It is possible to eliminate some diseases with effective quarantine alone. New Zealand (or Australia, I forget) eliminated smallpox without vaccinations through rigourous quarantine programs.

PS: MMR, possibly separate, were all available by the time I was born in '69.


----------



## EviesMom (Nov 30, 2004)

Although, having just read the whole thread... I would probably in this case email/call the parents at the school whose children have already been exposed to one another at school, and say "hey, we don't want to expose anyone new, but DDs really want to show off their costumes to their buddies. Can we stop by your house for T o T?" I bet most will figure the kids are already exposed so what's the difference? Plus it can become a group going to one another's houses where the germs have already been shared. You could even add a couple of family members/close friends, and make a list of the smaller number of houses you're going to go visit for T o T.
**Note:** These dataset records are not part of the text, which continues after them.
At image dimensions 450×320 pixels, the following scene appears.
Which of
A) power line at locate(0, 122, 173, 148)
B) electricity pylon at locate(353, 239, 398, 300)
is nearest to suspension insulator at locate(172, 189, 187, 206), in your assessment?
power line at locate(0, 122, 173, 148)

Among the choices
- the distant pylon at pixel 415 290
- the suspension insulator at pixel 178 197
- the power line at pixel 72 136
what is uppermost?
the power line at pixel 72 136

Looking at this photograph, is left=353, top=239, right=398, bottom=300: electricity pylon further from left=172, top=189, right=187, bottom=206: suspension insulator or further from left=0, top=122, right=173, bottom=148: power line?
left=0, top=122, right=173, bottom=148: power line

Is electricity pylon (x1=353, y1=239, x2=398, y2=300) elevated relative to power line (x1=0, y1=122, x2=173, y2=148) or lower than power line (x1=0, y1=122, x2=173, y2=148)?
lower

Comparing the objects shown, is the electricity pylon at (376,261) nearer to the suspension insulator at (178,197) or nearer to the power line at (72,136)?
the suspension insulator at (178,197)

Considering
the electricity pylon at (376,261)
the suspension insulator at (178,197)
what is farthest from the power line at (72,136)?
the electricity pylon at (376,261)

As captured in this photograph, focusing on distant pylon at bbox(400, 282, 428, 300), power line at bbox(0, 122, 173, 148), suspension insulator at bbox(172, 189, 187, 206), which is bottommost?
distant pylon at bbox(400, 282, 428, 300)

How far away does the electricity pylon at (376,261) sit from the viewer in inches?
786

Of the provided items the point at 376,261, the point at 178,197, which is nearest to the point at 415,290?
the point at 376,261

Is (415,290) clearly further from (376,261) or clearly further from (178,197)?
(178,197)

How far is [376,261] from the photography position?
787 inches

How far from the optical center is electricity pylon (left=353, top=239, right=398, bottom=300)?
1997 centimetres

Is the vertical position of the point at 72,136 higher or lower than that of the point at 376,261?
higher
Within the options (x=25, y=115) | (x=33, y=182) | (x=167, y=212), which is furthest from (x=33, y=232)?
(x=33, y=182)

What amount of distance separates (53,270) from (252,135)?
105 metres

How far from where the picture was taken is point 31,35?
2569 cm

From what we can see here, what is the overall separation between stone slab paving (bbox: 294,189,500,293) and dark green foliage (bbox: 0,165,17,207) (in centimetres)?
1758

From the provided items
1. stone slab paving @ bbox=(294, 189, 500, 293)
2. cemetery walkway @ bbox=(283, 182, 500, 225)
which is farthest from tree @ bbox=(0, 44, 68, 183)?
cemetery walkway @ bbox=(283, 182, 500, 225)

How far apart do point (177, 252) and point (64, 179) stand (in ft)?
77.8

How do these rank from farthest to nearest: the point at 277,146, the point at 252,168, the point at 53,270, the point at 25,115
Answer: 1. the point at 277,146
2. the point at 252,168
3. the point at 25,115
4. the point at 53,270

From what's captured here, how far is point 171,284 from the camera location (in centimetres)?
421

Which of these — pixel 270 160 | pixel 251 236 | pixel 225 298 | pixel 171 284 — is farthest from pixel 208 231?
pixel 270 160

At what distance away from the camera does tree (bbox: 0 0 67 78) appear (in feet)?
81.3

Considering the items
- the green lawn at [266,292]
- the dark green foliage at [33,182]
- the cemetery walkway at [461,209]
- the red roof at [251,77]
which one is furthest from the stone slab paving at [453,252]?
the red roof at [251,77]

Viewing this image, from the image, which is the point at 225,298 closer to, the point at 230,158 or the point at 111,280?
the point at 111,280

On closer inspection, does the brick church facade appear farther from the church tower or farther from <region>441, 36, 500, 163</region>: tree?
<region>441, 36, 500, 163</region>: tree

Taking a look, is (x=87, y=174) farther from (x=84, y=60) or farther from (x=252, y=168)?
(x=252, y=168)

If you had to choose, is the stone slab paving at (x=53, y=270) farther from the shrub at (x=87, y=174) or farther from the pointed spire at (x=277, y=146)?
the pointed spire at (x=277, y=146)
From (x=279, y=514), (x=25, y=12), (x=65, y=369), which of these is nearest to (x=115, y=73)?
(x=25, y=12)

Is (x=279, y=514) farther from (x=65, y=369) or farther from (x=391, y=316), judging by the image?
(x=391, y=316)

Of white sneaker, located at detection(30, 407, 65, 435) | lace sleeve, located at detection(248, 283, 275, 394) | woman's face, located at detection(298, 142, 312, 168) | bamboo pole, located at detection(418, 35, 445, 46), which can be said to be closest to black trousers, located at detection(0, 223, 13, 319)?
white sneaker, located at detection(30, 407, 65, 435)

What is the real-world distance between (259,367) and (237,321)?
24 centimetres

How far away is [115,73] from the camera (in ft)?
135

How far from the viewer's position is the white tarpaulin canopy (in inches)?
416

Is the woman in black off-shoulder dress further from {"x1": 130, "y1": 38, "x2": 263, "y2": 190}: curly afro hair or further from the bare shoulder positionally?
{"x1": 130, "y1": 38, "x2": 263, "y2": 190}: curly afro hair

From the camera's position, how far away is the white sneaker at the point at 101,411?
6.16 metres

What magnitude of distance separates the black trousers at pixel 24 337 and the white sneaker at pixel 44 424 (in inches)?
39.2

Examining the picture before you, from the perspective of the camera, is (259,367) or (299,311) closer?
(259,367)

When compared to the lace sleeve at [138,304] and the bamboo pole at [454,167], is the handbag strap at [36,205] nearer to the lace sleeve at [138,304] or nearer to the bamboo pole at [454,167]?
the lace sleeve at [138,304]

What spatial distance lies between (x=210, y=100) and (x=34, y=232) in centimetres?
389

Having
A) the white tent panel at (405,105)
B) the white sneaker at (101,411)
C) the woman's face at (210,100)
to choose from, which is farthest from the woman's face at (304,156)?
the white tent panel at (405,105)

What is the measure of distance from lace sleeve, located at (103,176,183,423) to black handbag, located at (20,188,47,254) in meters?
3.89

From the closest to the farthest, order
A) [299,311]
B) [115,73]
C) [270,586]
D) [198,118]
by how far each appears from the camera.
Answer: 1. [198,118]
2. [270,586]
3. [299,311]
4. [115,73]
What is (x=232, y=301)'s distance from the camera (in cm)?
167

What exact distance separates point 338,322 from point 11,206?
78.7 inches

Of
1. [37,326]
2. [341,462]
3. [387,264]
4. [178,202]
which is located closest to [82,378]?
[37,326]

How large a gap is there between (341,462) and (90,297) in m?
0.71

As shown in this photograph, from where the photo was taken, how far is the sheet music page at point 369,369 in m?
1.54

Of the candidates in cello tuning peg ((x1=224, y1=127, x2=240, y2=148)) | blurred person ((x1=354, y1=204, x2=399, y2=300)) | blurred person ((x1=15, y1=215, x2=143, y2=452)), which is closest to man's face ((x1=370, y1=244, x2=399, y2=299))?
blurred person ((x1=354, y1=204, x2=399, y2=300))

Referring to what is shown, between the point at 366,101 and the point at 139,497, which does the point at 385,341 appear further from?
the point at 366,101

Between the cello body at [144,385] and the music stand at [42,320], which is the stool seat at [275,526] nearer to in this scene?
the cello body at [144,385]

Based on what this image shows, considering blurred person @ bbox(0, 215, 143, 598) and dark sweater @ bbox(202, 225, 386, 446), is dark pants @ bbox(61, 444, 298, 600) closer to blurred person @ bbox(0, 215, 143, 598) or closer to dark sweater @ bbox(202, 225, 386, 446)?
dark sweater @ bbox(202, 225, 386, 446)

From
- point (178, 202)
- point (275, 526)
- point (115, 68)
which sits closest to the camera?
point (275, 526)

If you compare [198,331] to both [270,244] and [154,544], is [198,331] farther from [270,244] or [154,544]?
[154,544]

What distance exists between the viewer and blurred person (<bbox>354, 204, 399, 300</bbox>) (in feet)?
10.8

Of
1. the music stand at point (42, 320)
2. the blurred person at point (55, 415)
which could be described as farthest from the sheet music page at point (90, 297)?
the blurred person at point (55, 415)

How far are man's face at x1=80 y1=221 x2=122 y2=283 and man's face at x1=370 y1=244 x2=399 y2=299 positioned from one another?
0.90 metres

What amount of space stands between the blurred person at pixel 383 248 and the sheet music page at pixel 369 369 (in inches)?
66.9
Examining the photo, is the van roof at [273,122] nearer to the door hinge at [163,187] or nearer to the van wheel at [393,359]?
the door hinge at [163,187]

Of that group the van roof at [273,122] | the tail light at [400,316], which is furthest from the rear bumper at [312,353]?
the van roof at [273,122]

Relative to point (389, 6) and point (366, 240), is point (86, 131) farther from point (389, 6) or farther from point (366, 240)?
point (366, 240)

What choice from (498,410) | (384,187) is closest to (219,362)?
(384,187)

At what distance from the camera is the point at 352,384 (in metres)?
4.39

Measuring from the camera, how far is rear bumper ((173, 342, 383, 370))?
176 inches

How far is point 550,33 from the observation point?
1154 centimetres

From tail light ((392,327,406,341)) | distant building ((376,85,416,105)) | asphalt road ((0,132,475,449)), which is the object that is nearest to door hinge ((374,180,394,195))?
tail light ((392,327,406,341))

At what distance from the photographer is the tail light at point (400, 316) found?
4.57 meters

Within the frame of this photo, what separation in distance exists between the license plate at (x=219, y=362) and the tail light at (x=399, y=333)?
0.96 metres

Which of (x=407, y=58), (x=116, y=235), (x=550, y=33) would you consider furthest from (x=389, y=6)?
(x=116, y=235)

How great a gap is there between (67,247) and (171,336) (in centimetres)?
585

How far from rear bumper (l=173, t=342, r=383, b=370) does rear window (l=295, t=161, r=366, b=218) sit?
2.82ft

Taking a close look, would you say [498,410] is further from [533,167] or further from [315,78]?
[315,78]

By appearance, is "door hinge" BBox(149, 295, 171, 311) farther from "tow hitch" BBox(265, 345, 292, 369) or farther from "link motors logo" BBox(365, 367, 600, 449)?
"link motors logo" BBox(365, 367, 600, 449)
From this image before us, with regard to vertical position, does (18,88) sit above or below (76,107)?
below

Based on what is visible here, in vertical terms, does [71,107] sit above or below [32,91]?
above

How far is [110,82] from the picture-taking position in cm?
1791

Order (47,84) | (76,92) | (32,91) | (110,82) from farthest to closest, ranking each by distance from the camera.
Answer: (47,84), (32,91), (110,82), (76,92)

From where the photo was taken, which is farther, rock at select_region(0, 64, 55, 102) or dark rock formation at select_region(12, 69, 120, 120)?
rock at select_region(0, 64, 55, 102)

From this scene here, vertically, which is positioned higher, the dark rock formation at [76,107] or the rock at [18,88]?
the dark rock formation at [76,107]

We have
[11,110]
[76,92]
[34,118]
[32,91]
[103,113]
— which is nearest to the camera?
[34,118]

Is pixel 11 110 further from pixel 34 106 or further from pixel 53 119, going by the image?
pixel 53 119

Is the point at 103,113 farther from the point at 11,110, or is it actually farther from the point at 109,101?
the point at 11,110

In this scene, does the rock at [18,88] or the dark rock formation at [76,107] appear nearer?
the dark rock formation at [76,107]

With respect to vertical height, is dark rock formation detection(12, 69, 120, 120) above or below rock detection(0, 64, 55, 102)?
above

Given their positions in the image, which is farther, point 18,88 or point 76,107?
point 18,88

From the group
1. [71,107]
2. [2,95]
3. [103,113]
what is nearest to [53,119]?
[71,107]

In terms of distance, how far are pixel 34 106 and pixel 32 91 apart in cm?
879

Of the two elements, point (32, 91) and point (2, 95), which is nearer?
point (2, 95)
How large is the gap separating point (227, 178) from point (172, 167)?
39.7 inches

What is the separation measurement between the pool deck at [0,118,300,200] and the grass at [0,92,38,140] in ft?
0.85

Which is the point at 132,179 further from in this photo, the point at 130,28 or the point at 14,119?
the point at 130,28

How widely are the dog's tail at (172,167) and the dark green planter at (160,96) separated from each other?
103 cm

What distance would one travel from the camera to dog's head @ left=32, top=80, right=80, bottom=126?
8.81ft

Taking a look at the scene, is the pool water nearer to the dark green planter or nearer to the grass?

No one is exposed unknowingly, the kids get to T o T.

I know that you *might* randomly pass someone on the street while T o T, but you're not touching candy in a bowl they're going to get candy from, or anything, so honestly I think it would be fine.


----------



## felix23 (Nov 7, 2006)

Please keep her at home. My dd1 caught whooping cough from some one who knowingly brought their child out sick because they didn't want to miss a special event. Thank God it was only a mild case and dd2 didn't get it, but I still ended up keeping her at home for around a month just so I could be on the safe side with dd2.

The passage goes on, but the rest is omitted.